• **SOURCE TEXT**:
Can the current prohibition really be blamed on one guy? First he tells Congress that "marijuana is the most violence-causing drug in the history of mankind" and then World War 2 comes and farmers are encouraged to grow it. After the War, he turns around and tells Congress that it could be used by the Russians to make our men lazy and pacifistic. If he had kept his original argument, our men would be insane killers against the Russian army. What would the country be like if there never was a HARRY J. ANSLINGER ?
Drug War Roundup IV. An athlete who refused a drug test was stripped of her awards. She plays bridge. American Indians who honed their skills tracking drug smugglers recently trained Baltic border guards in the hopes of preventing nuclear weapon proliferation. Another chapter was written in the ongoing "is ecstasy all that dangerous?" debate. Salvatore Gravano is on his way back to prison for running an ecstasy ring. Nevada is edging closer to legalizing up to three ounces of marijuana, to the disdain of Bush's Drug Policy director and Nevada's biggest police group. A Canadian right wing party and cops came out against their government's recent pro-legalization report. I see a pattern, but maybe it's just the pudding.
The War on Drug Wars. "Ashkan Sahihi is a photographer who is infuriated by the hypocrisy of the war on drugs. It is this hypocrisy that inspired Sahihi to take eleven people out of their daily environments, get them high, and photograph them." Does this project warrant attention as a political statement, as an art project, as all of the above, or as none of the above? Please explain your answer. Partial credit will be given.

• **WORK TO COMPLETE**:
(1) Answer these from the drug war posts, one line each:
(a) What game does the athlete who was stripped of her awards play?
(b) Whom did the American Indian trackers of drug smugglers recently train, and what did they hope to prevent?
(c) How many people did Ashkan Sahihi take out of their daily environments to photograph?
(2) Summarize the drug war posts in three sentences.

• **DATA LISTING**:
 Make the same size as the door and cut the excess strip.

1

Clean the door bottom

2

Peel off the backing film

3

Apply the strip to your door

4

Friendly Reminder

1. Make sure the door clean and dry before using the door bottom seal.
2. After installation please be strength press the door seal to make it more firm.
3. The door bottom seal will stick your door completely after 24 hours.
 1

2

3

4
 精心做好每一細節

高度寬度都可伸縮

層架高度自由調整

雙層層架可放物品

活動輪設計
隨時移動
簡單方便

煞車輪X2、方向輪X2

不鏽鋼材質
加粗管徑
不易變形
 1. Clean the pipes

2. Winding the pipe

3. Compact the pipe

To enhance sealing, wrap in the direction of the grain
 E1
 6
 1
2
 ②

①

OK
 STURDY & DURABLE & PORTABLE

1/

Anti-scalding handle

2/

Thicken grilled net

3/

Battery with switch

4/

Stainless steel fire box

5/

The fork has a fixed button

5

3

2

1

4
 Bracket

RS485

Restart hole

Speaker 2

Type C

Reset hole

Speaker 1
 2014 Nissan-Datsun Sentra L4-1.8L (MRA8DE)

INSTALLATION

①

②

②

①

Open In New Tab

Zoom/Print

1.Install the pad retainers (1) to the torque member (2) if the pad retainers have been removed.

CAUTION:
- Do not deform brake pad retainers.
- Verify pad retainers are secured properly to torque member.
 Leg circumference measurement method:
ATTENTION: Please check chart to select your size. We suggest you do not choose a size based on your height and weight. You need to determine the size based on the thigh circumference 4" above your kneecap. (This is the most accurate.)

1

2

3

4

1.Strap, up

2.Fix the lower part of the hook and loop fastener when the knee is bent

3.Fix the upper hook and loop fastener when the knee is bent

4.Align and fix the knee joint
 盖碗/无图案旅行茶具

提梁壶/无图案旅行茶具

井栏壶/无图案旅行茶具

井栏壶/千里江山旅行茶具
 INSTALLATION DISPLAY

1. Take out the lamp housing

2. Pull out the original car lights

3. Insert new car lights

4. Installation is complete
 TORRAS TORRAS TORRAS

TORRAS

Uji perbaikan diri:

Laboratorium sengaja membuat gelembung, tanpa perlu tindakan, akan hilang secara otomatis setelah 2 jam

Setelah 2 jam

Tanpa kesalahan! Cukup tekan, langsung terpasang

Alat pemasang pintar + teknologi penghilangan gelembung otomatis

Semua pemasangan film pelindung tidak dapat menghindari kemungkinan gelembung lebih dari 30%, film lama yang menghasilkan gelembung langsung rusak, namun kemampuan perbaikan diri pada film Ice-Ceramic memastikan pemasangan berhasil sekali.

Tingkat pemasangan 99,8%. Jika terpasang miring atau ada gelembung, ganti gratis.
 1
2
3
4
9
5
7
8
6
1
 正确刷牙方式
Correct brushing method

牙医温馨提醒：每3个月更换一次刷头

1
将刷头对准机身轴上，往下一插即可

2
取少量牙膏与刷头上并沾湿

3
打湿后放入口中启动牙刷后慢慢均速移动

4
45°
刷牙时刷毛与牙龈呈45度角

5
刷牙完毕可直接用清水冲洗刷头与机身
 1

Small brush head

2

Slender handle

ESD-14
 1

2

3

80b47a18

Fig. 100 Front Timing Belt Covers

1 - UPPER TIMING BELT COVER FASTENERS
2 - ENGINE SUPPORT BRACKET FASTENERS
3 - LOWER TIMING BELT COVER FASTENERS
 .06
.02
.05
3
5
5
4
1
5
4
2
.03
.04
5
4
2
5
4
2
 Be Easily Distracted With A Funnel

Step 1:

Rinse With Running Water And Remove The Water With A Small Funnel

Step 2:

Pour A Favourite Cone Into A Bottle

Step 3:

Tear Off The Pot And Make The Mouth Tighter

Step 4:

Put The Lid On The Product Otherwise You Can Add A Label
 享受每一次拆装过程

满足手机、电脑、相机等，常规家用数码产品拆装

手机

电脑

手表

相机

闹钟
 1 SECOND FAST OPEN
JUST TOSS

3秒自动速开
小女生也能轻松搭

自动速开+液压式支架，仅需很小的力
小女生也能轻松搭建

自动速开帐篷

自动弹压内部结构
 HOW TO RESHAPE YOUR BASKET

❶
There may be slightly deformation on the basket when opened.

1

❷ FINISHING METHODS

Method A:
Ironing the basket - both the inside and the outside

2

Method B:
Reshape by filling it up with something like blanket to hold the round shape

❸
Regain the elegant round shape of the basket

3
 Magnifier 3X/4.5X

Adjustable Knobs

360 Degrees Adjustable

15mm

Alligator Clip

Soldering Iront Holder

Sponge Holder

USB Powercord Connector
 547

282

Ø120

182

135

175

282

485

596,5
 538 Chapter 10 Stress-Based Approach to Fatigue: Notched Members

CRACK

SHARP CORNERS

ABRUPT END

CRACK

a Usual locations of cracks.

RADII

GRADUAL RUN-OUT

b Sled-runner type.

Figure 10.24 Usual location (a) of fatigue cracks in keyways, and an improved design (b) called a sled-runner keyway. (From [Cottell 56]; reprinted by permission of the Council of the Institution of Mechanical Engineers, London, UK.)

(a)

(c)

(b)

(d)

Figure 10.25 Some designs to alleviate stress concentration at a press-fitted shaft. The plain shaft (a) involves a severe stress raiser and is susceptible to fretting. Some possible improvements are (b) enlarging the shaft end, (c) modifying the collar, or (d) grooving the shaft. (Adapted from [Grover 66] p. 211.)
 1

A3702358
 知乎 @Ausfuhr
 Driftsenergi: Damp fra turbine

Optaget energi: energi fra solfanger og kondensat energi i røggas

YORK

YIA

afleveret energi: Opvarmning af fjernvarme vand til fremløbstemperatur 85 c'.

• **COMPLETED EXERCISE**:
(1)
(a) Bridge.
(b) Baltic border guards, in the hopes of preventing nuclear weapon proliferation.
(c) Eleven.

(2) The first post asks whether the current prohibition can be blamed on Harry J. Anslinger, who told Congress that marijuana was the most violence-causing drug in history and later told Congress that the Russians could use it to make American men lazy and pacifistic. Drug War Roundup IV reports that an athlete who refused a drug test was stripped of her awards, that Salvatore Gravano is returning to prison for running an ecstasy ring, and that Nevada is edging closer to legalizing up to three ounces of marijuana. The last post describes Ashkan Sahihi's project of getting eleven people high and photographing them, then asks whether it warrants attention as a political statement, an art project, both, or neither.